» YOUR ASSIGNMENT
Every record must be given again word for word; no picture belongs in the copy.
▬▬▬▬▬▬
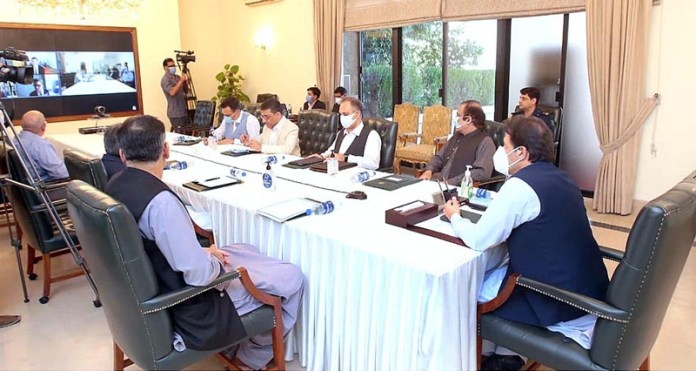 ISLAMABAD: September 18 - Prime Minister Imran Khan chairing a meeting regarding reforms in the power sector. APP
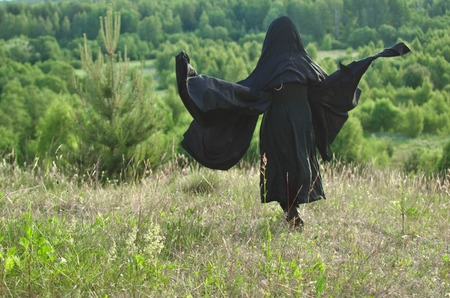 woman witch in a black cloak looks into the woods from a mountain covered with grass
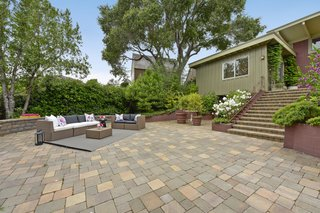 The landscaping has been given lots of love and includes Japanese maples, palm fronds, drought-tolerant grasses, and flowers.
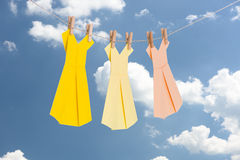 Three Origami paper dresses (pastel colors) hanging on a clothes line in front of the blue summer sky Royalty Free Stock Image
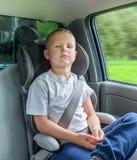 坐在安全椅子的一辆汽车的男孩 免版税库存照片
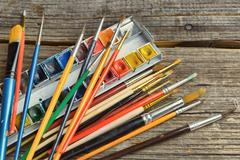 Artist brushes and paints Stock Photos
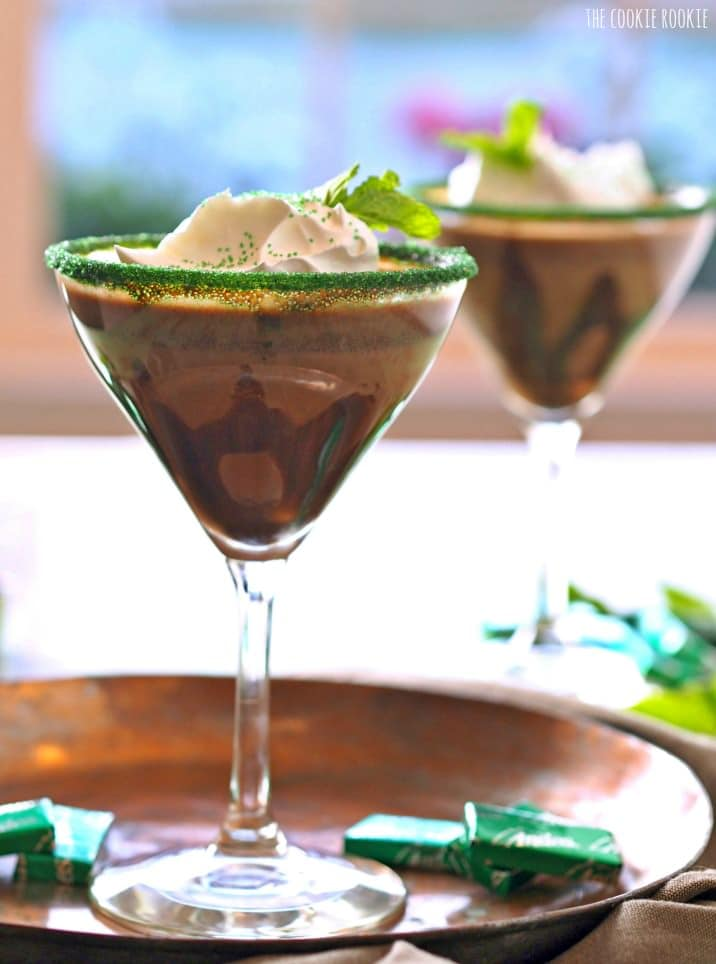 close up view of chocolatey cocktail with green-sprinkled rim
▬▬▬▬▬▬
» REPLY TO THE EXERCISE
 ISLAMABAD: September 18 - Prime Minister Imran Khan chairing a meeting regarding reforms in the power sector. APP
 woman witch in a black cloak looks into the woods from a mountain covered with grass
 The landscaping has been given lots of love and includes Japanese maples, palm fronds, drought-tolerant grasses, and flowers.
 Three Origami paper dresses (pastel colors) hanging on a clothes line in front of the blue summer sky Royalty Free Stock Image
 坐在安全椅子的一辆汽车的男孩 免版税库存照片
 Artist brushes and paints Stock Photos
 close up view of chocolatey cocktail with green-sprinkled rim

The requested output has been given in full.